• [Information provided]:

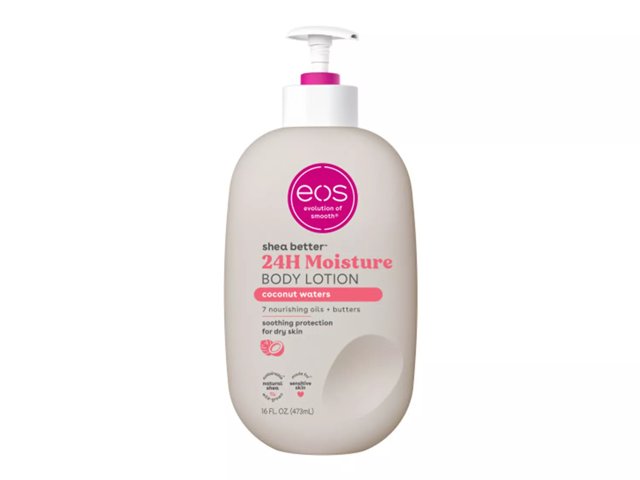 24-Hour Moisture Coconut Body Lotion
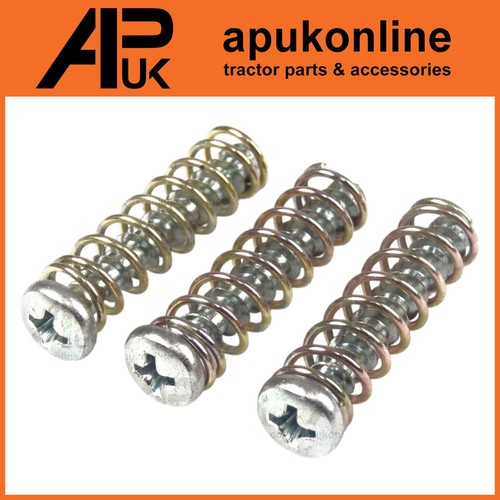 Headlight mounting screw - headlight,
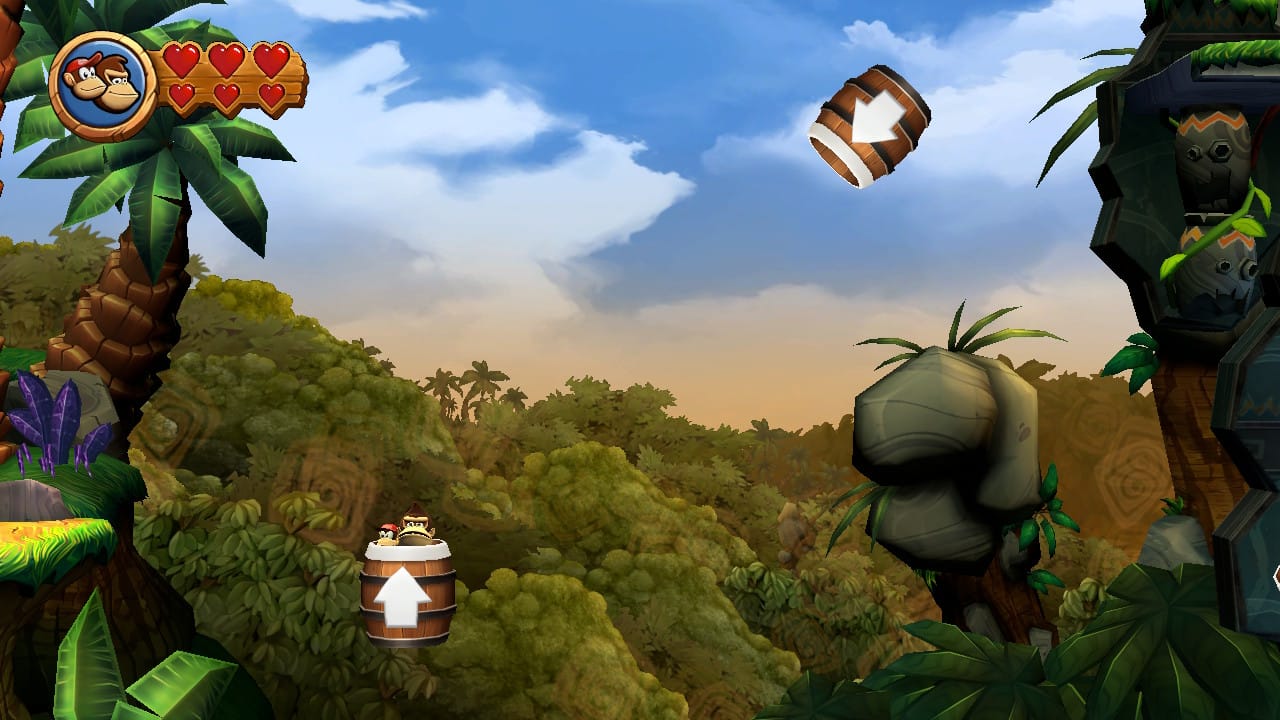 Donkey Kong Country Returns HD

• [What is being asked]: Each line above is to be repeated exactly as written; no picture is carried over.

• [Solution below]:
 24-Hour Moisture Coconut Body Lotion
 Headlight mounting screw - headlight,
 Donkey Kong Country Returns HD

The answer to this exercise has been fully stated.